ARBITRASE DAN ALTERNATIF
PENYELESAIAN SENGKETA KONSTRUKSI
1. PENDAHULUAN
Pesatnya pembangunan di segala
bidang di Indonesia termasuk di dalamnya pembangunan di bidang infrastruktur
dalam beberapa dekade terakhir telah mendorong peningkatan arus investasi baik
yang berasal dari pihak swasta dalam negeri maupun dari luar negeri. Investasi
dalam bidang infrastruktur telah melibatkan banyak pihak dengan beragam skema
kerjasama, seperti: antara pemerintah RI dengan Pemerintah negara lain atau
dengan Swasta Nasional atau Swasta Asing; antara sesama swasta nasional atau
dengan pihak asing.

DATA TERSEDIA:
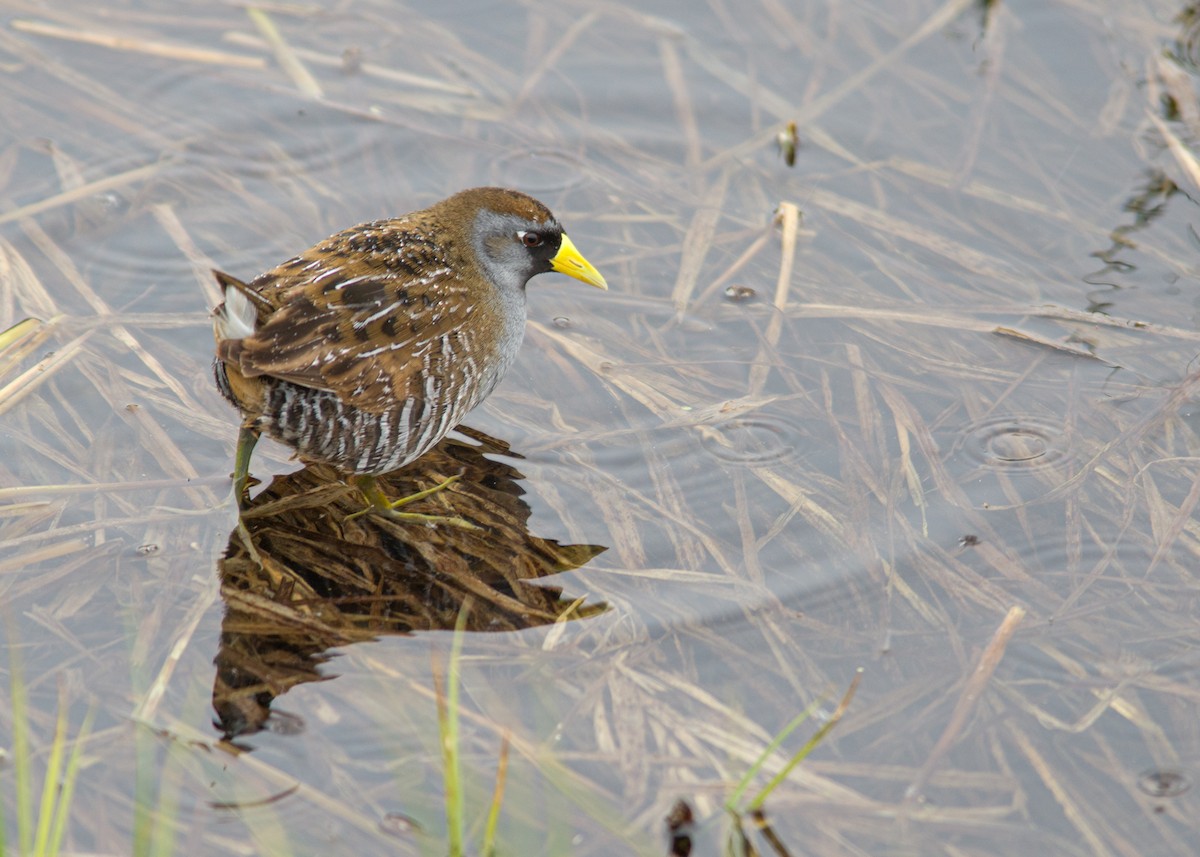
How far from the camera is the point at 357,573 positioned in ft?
13.1

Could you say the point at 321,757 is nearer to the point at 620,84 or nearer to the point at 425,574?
the point at 425,574

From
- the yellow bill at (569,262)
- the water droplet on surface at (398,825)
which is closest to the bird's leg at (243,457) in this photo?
the yellow bill at (569,262)

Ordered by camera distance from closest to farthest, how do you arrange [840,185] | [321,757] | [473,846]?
[473,846] → [321,757] → [840,185]

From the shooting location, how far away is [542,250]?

TUGAS LATIHAN:
Jawablah pertanyaan berikut berdasarkan teks bacaan tentang sengketa konstruksi.
1. Apa judul teks bacaan ini?
2. Dari pihak mana saja arus investasi yang meningkat itu berasal?
3. Dengan siapa saja pemerintah RI menjalin skema kerja sama menurut teks bacaan?
Data tersebut tidak berkaitan dengan teks bacaan.

JAWABAN TUGAS:
1. Arbitrase dan Alternatif Penyelesaian Sengketa Konstruksi.
2. Dari pihak swasta dalam negeri maupun dari luar negeri.
3. Dengan pemerintah negara lain, dengan swasta nasional, atau dengan swasta asing.